Workplace

California gig workers just defeated Prop. 22, but it's not that simple

Despite a recent ruling that Proposition 22 is unconstitutional, gig-economy workers are still independent contractors in California.

Protestors hold No on 22 signs

Proposition 22 is now unconstitutional, a judge recently ruled, but Uber and Lyft drivers are still independent contractors in California.

Photo: Josh Edelson/AFP via Getty Images

A California judge recently ruled Proposition 22 as unconstitutional. The judge said Prop. 22, the law that classifies gig-economy workers as independent contractors, violates the California Constitution on a variety of grounds.

The ruling came as part of a lawsuit filed by the Service Employees International Union and others against the state of California.

But this doesn't mean drivers are now employees in California. Uber and Lyft, through the Protect App-Based Drivers and Services Coalition, say they plan to appeal the ruling, which will prolong the process.

Scott Kronland, an attorney for the plaintiffs, said the trial court still needs to sign a judgment, which will take a few days. From there, the gig-economy companies can file an appeal. At that point, there may be litigation about whether the appeal stays the judgment pending the appeal, Kronland explained on a press call this morning.

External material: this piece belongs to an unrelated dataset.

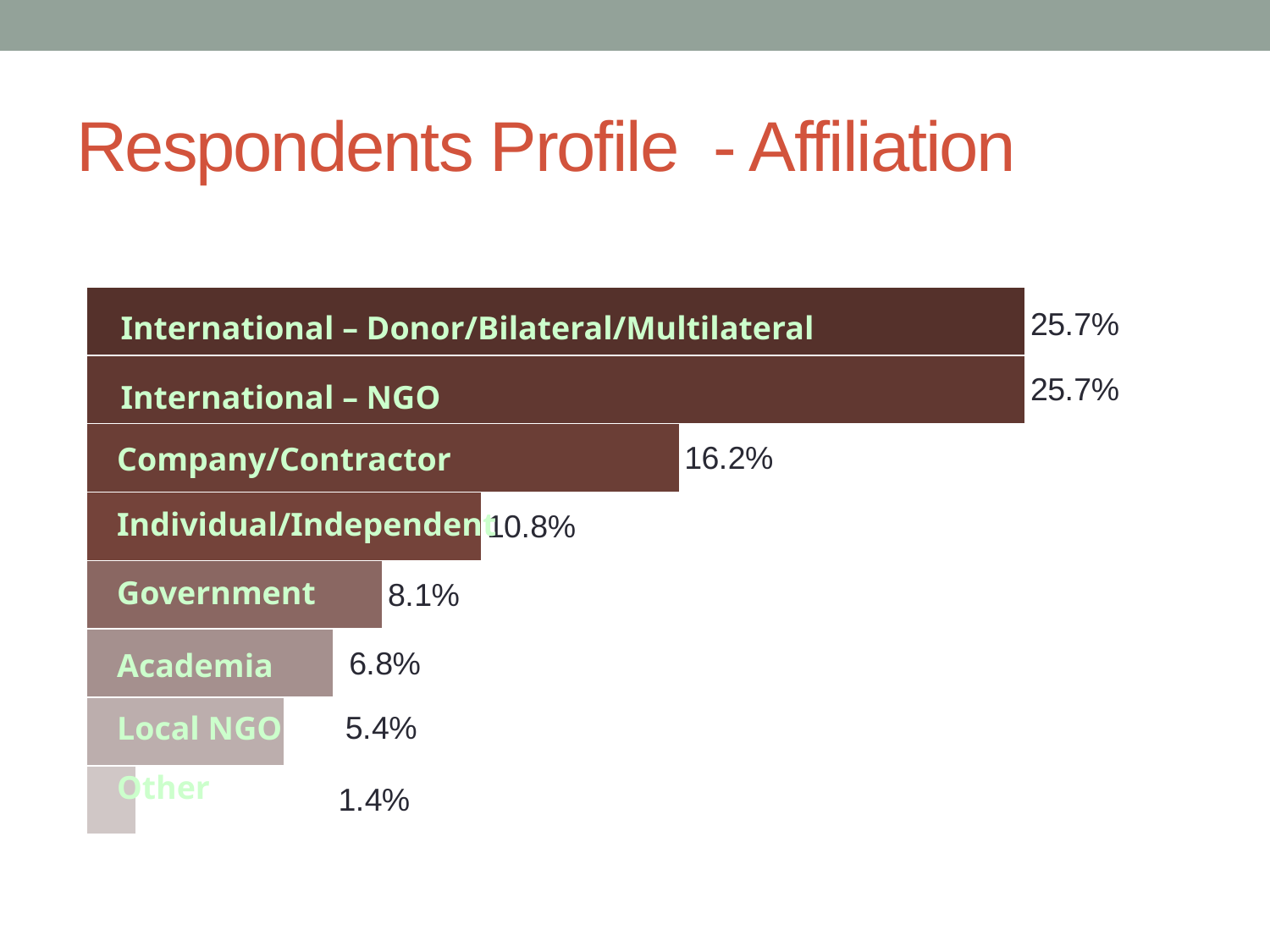
How many affiliation categories are shown in the chart? 8 What is the value for Individual/Independent? 10.8% What kind of chart is shown on the slide? Bar chart What is the difference between the Company/Contractor value and the Academia value? 9.4% What is the title of the slide? Respondents Profile - Affiliation What is the difference between the International – NGO value and the Government value? 17.6% Which is larger, the value for Academia or the value for Local NGO? Academia Which is larger, the value for Individual/Independent or the value for Company/Contractor? Company/Contractor What percentage is shown for Local NGO? 5.4% Which affiliation category has the lowest value? Other What percentage of respondents are affiliated with Company/Contractor? 16.2% What is the value shown for Government? 8.1%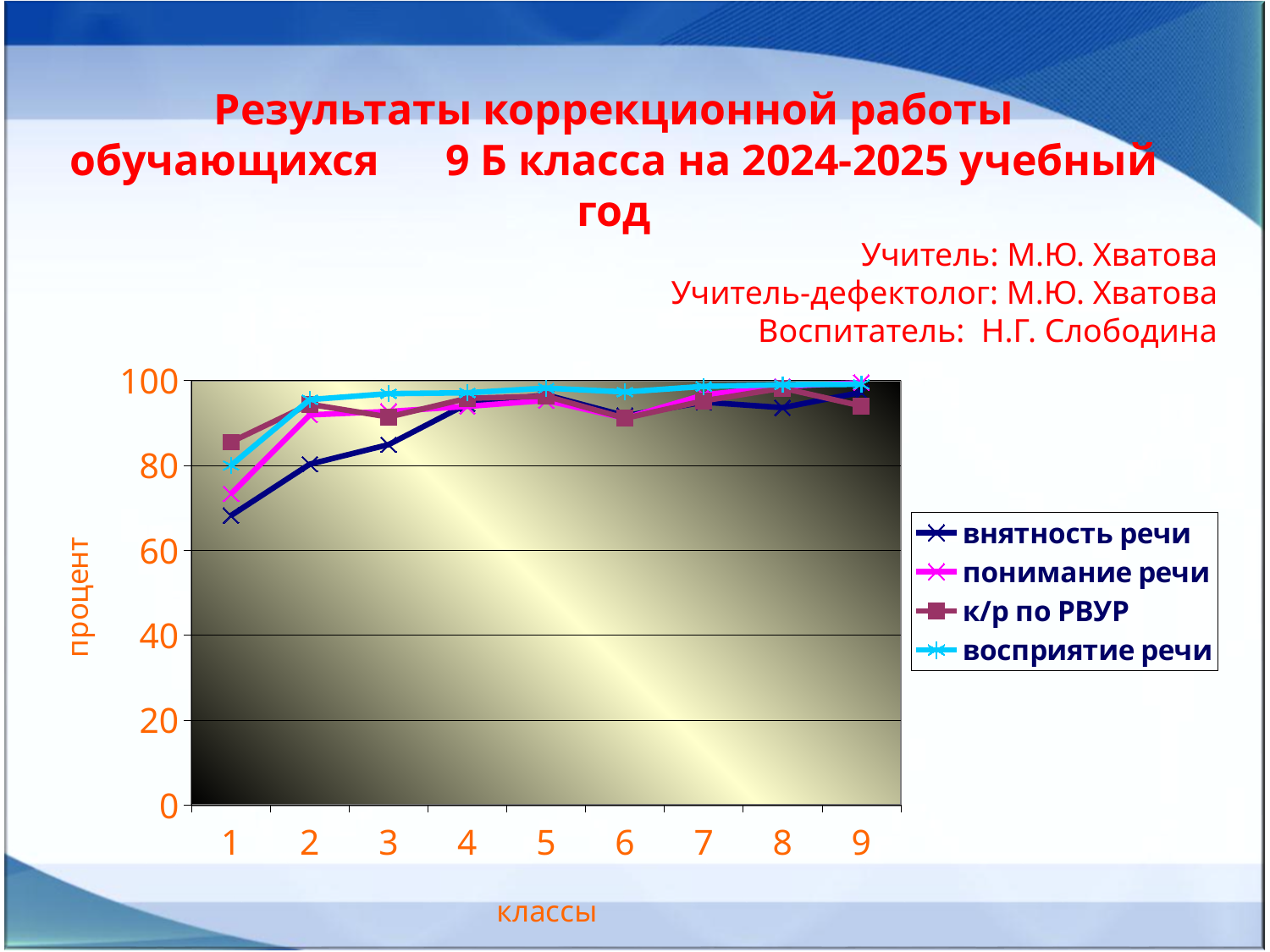
Does the внятность речи line rise or fall from class 1 to class 9? rises Which series has the lowest value at class 1? внятность речи Is the value for понимание речи at class 1 greater or less than 60? greater What kind of chart is shown on the slide? line chart Is the value for внятность речи at class 9 greater or less than 80? greater Which series has the highest value at class 1? к/р по РВУР What is the title of the vertical axis? процент At class 3, which is higher: внятность речи or восприятие речи? восприятие речи Is the value for внятность речи at class 1 greater or less than 80? less How many classes (categories) are plotted along the x axis? 9 How many series does the legend list? 4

"The bottom line is that it will be at least several months before there is a decision on appeals," Kronland said.

Kronland, however, is optimistic about the legal process.

"This is a solid, well-reasoned ruling," he said. "There were several ways in which the drafters of [Prop. 22] overreached and included provisions that conflict with our state constitution, which is the higher law. Therefore, we expect the ruling will be upheld on appeal."

Instacart and other gig-economy companies spent $224 million urging voters to pass Prop. 22, with a key message that it would give workers employee-like benefits while keeping their status as independent contractors. The companies, which are pursuing similar legislation in Massachusetts, viewed the ballot measure as the only realistic way of staving off AB 5, a California law that strictly limits when companies can hire workers as contractors.

"We believe the judge made a serious error by ignoring a century's worth of case law requiring the courts to guard the voters' right of initiative," the coalition's spokesperson, Geoff Vetter, said in a statement following the ruling. "This outrageous decision is an affront to the overwhelming majority of California voters who passed Prop. 22."

A number of gig workers have fought against Prop. 22 long before it became law. Since its passage, some workers have protested against it, arguing gig-economy companies misled them about the benefits that would be available under the legislation. They also take issue with the fact that Prop. 22 does not enable them to form unions.

In May, We Drive Progress, Mobile Workers Alliance and SEIU 1021 staged a protest outside Uber's new offices in San Francisco to demand that companies automatically provide health insurance stipends to all workers who meet the minimum time requirements. Under Prop. 22, companies can make gig workers apply for the benefits.

Gig workers across the country hit the streets again in July, staging a protest and strike in response to Uber, Lyft and other companies' labor practices. One demand was the right to unionize.

"I came here to fight to be able to unionize," Ibrahim Diallo, a rideshare driver in the San Francisco Bay Area, told Protocol at the time. "It's unbelievable that we are not allowed to form a union."

Another driver, Erica Mighetto, told Protocol up to 80% of driver fares went directly to Uber and Lyft. Uber, however, disputed that claim.

On the press call, rideshare driver and plaintiff Mike Robinson said he felt "relieved that the court struck down Prop. 22." He called the legislation "shameful" and said it "stripped us of our basic rights as workers."

But Uber, just like SEIU and the plaintiffs, are confident in the appeals process.

"We will appeal and we expect to win," Uber spokesperson Noah Edwardsen said in a statement. "Meanwhile, Prop[.] 22 remains in effect, including all of the protections and benefits it provides independent workers across the state."

SEIU 721 President Bob Schoonover put Prop. 22 in the same bucket of discriminatory legislation as anti-same sex marriage ballot measure Prop. 8 and Prop. 187, which targeted undocumented immigrants. Both those measures were overturned, and Schoonover expects the same for Prop. 22.

"The attempt by Uber, Lyft and others to circumvent our democracy has failed,"Schoonover said on the press call. "Corporations alone should not dictate laws in our state. SEIU will continue to stand alongside the drivers waging this critical fight to protect democracy from the highest spender."